Search the records for the word "coyote" and copy each line in which it appears.

Stored items
-*-*-
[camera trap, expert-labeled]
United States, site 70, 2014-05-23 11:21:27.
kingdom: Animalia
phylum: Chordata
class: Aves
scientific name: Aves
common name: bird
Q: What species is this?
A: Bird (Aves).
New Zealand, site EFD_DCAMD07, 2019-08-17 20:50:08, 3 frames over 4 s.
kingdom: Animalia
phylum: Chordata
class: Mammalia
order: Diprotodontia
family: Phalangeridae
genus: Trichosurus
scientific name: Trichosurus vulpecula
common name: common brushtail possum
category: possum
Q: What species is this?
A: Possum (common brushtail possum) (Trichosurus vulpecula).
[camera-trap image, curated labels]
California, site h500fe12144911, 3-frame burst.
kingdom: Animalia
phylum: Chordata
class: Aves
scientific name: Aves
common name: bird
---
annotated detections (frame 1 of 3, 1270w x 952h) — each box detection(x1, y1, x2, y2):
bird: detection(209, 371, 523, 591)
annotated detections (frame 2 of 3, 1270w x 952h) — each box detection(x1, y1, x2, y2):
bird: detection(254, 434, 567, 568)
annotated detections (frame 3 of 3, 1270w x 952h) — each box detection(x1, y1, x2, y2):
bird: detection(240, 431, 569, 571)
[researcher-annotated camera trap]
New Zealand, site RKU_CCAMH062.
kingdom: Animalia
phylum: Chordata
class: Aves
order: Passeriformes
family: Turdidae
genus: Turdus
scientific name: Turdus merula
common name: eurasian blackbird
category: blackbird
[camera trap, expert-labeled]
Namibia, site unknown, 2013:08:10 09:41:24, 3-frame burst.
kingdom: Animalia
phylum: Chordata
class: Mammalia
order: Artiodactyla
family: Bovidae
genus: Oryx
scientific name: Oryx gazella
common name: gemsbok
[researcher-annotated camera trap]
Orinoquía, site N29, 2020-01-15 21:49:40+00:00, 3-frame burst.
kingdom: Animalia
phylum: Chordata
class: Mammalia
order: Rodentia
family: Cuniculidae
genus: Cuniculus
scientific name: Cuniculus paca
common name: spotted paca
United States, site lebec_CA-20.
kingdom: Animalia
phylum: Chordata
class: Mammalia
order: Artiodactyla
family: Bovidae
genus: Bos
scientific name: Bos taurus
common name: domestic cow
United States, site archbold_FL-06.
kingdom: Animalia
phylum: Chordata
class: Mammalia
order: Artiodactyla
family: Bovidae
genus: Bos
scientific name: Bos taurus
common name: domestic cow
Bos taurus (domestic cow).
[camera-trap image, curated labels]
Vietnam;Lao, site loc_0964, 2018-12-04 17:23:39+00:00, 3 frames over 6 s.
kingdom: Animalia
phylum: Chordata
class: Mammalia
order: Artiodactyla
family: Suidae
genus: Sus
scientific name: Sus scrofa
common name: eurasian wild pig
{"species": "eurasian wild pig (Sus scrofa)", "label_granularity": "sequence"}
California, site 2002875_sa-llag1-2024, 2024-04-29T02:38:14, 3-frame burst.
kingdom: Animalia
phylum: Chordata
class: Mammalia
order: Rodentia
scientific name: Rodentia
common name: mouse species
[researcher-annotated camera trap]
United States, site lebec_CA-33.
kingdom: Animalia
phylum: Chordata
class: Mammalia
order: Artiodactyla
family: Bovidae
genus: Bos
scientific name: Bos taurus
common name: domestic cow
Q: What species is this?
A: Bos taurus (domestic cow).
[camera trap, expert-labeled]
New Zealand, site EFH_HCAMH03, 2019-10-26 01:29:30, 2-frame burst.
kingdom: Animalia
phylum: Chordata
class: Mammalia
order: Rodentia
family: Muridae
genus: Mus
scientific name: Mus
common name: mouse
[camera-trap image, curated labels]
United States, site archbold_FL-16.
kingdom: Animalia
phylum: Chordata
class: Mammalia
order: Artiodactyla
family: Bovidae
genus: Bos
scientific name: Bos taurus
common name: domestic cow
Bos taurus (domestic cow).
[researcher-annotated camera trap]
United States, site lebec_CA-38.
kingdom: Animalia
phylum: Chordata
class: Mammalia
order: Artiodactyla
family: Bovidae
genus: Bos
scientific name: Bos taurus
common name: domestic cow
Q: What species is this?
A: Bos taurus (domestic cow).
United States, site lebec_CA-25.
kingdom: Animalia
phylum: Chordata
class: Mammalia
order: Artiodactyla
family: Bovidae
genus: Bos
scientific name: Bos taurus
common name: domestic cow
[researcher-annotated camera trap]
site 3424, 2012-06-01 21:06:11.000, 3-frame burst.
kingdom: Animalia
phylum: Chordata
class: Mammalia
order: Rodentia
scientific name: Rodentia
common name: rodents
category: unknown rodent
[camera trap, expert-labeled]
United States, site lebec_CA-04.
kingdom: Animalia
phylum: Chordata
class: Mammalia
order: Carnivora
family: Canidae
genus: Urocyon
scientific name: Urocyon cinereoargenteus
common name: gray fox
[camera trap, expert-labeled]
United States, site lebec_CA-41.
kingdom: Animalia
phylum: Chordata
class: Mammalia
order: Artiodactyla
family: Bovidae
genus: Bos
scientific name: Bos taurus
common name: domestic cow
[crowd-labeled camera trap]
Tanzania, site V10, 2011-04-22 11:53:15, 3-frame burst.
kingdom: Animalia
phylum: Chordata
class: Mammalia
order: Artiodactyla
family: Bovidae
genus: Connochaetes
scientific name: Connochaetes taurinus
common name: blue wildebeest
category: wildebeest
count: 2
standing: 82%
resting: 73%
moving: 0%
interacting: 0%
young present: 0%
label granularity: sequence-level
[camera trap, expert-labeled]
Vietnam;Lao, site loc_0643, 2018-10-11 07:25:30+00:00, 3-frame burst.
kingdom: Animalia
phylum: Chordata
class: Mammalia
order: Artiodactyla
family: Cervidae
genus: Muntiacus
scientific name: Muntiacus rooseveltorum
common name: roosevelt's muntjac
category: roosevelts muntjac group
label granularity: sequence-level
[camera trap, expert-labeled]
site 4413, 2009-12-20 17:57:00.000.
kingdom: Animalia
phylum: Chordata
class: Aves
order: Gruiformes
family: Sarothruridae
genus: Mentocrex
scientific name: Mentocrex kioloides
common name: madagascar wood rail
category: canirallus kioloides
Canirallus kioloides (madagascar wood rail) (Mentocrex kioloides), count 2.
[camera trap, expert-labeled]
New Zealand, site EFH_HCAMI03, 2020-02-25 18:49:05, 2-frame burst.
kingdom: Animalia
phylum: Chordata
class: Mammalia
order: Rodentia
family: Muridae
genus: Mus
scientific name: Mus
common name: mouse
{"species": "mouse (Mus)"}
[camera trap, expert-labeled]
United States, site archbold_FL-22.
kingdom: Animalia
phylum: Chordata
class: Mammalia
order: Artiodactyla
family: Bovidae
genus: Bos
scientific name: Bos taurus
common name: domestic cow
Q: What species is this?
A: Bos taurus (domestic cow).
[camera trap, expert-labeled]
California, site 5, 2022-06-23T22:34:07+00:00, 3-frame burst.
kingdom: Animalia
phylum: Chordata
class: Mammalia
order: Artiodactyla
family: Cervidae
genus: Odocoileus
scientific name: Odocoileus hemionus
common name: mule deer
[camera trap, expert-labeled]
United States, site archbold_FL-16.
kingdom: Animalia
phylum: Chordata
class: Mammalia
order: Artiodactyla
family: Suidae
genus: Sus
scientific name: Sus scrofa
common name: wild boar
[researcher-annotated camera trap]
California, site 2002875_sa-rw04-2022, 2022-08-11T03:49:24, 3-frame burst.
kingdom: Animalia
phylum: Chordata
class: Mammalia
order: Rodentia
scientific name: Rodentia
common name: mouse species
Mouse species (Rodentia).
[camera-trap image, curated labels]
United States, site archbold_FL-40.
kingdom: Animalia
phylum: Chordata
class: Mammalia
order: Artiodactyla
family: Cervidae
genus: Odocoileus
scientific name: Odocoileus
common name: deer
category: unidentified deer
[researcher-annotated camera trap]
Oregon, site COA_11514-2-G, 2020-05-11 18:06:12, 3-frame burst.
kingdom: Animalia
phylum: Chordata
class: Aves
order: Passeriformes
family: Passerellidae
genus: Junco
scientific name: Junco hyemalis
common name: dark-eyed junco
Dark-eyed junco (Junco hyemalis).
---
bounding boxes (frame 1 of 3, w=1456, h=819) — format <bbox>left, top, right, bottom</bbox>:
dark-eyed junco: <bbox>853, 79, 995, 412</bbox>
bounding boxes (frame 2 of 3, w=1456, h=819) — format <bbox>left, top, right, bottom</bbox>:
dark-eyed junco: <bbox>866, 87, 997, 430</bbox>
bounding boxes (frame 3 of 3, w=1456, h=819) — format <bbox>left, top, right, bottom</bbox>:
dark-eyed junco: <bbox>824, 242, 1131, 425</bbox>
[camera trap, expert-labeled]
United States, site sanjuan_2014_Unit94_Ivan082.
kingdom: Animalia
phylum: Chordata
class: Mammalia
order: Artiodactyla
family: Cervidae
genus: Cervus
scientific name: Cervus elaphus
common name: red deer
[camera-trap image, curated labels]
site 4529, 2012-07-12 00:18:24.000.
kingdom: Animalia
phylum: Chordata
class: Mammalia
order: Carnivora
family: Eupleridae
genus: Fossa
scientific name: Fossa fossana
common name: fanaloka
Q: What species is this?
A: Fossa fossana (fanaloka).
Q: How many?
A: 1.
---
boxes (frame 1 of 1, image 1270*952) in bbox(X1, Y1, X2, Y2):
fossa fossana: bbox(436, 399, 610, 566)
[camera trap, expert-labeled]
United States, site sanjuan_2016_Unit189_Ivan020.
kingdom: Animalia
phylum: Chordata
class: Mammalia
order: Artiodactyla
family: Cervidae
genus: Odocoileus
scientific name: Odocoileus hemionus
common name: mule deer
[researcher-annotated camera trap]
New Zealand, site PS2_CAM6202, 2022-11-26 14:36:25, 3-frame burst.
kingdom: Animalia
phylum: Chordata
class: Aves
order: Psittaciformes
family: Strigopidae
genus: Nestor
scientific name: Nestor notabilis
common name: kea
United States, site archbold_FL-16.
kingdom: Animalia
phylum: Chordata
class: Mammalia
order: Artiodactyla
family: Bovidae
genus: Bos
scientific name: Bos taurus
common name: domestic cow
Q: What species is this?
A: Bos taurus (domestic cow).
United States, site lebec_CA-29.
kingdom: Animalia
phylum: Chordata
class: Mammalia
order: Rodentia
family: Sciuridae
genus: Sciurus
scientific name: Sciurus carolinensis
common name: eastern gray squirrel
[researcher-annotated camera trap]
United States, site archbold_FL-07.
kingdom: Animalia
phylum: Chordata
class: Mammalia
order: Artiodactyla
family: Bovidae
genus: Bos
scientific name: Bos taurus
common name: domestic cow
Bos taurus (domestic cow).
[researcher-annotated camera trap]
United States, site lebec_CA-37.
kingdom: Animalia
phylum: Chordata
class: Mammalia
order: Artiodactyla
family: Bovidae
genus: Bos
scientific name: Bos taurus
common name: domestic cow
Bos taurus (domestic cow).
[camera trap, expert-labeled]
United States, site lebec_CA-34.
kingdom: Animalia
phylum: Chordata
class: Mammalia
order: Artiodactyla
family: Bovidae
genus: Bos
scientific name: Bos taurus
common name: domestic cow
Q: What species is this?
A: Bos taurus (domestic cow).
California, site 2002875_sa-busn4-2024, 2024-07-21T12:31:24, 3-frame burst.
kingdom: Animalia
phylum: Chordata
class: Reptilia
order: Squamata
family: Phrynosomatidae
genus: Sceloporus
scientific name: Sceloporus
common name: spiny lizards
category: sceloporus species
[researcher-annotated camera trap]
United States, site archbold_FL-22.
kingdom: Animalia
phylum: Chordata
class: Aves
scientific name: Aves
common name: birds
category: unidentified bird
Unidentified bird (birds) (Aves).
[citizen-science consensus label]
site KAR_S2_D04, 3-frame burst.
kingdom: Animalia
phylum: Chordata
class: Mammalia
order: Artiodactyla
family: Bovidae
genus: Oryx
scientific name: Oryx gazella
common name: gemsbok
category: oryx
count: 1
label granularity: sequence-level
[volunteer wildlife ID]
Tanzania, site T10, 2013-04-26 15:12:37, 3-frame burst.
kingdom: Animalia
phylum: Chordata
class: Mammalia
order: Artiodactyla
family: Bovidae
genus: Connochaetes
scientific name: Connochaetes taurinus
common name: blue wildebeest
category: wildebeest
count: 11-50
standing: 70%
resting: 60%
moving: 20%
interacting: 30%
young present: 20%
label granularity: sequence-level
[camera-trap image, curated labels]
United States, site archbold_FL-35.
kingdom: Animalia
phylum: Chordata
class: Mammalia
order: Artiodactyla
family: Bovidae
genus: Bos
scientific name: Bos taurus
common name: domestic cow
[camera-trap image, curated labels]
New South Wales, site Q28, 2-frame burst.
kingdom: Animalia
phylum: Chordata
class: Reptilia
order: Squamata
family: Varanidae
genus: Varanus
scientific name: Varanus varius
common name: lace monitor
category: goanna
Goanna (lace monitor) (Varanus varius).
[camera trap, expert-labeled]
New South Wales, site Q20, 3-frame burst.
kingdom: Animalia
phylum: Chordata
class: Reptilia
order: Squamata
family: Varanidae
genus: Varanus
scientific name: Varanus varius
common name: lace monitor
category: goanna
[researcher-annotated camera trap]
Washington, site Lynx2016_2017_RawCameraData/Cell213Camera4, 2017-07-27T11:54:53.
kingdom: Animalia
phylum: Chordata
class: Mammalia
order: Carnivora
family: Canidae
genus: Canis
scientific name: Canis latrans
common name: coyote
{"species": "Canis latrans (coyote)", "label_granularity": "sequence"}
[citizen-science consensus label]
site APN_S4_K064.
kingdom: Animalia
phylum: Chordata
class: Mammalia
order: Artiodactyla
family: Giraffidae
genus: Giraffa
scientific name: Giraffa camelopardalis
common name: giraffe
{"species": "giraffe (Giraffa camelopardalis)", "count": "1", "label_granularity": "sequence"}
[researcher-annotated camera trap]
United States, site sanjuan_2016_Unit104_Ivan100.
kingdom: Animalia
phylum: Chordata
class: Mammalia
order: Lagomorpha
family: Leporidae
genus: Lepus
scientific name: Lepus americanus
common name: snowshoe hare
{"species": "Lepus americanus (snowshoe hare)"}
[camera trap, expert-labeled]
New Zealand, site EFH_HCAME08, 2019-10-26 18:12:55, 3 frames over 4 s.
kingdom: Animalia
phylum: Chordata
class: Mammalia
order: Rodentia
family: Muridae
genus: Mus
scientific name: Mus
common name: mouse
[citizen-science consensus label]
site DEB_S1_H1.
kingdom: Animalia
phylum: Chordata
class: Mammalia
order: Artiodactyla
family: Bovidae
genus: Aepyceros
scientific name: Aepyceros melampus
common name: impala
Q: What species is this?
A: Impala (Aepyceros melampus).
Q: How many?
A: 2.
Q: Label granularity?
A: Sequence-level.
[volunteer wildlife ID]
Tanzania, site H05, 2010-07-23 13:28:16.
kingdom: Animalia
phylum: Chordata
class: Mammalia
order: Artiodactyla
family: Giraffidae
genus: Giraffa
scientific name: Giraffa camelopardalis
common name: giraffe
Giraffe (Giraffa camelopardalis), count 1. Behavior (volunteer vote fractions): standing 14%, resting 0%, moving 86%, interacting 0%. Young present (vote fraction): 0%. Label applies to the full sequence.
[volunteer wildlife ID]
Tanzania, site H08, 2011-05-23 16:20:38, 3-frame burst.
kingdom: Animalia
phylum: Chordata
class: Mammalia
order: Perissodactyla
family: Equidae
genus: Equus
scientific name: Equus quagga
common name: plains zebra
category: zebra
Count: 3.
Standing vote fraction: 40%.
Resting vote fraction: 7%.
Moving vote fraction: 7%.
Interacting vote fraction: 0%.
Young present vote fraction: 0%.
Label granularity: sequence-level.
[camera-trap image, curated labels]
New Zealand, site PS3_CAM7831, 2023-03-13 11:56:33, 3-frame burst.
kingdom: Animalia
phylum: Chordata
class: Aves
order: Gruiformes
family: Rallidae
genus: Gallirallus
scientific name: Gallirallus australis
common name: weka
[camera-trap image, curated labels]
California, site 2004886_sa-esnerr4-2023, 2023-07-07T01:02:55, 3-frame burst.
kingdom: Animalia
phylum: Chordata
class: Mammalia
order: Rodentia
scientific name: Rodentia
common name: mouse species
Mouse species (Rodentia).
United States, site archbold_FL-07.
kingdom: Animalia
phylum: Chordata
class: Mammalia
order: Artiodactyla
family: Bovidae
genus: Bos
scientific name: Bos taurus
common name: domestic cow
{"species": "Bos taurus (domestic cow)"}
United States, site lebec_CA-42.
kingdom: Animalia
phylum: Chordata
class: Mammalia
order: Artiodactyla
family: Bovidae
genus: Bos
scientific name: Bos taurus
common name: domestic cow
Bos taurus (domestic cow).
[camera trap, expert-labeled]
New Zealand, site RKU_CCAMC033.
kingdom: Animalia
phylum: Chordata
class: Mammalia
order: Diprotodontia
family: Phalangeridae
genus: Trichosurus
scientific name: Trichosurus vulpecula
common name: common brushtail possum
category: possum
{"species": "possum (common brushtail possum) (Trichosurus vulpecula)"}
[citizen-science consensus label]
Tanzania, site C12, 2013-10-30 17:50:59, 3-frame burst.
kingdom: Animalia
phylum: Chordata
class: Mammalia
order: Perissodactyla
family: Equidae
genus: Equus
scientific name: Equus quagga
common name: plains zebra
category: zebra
-*-*-
*THE ANSWER*.
common name: coyote
{"species": "Canis latrans (coyote)", "label_granularity": "sequence"}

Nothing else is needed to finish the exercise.